Use this file to discover all available pages before exploring further.

WMA is experimental and the public API may change. First-party client libraries for the browser and native platforms are not yet released.
WMA is fal’s interface for running interactive world models over a bidirectional WebRTC stream. A runner on fal accepts a WebRTC session, produces video frames, and ships them back to a browser or native client while the session stays open. fal hosts a bridge at wma.fal.run that the client first talks to, but the bridge is only used to establish the connection. Once signaling is done, media flows peer-to-peer between the runner and the client. There are two ways to build a WMA app depending on how much of the transport layer you want to own:
  • fal.RealtimeApp is the high-level abstraction. You handle frames in Python and fal handles the WebRTC plumbing, session lifecycle, and batching helpers.
  • fal.App with a /start-session endpoint is the raw path. You pick your own WebRTC library and run the SDP exchange yourself. The WMA bridge POSTs the client’s offer to this endpoint and streams the response back, holding the HTTP connection open for the full lifetime of the session.

Using fal.RealtimeApp

fal.RealtimeApp is the fastest way to get a world model running. You define an on_connect handler, attach a track to the session, and let fal manage the rest.
from typing import TypedDict
from fal.wma import RealtimeApp, BatchedFnTrack


class SessionParams(TypedDict, total=False):
    prompt: str


class InfiniteWorlds(RealtimeApp):
    async def on_connect(self, event_handler, session_params: SessionParams):
        @event_handler.on("track")
        def on_track(track):
            if track.kind != "video":
                return

            event_handler.add_track(
                BatchedFnTrack(
                    track,
                    batch_size=4,
                    fn=lambda frames: do_inference(frames, session_params),
                )
            )

on_connect(event_handler, session_params)

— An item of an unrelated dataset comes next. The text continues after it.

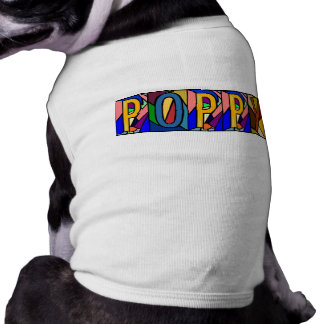 POPPY ~ PERSONALIZED BIGLETTERS~PET-WARE FOR DOGS! T-Shirt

on_connect is called once per incoming session. It gives you two objects:
  • event_handler registers track and data-channel callbacks, and attaches outbound tracks back to the peer.
  • session_params is a mutable dict shared with the client for the duration of the session. See Session parameters below.
Register track callbacks on event_handler to react to the media the client publishes (for example, the browser webcam). Call event_handler.add_track(...) to push a track back to the peer.

BatchedFnTrack

BatchedFnTrack is a custom track that buffers frames from a source track, groups them by batch_size, and runs your inference function on each batch. The function receives the batch and returns a numpy array or a Pillow image per frame, which WMA then encodes back into the outbound track.
BatchedFnTrack(
    source_track,        # the inbound track (e.g. the browser webcam)
    batch_size=4,        # number of frames to group before running fn
    fn=run_inference,    # callable over the batched frames
)
Use it when your model is cheaper to run in batches, or when you want the inference cadence decoupled from the inbound frame rate.

Session parameters

session_params is a dynamic dict that mutates over the lifetime of a session. When the client sends a payload like {"prompt": "..."} over the data channel, the matching key on session_params updates in place. Your inference function can read the latest value on every batch without wiring up a separate queue. Type it with TypedDict to document the fields your app consumes:
class SessionParams(TypedDict, total=False):
    prompt: str
    guidance_scale: float
Any field that is not sent by the client is simply absent, so treat session_params as partial and provide defaults at the call site.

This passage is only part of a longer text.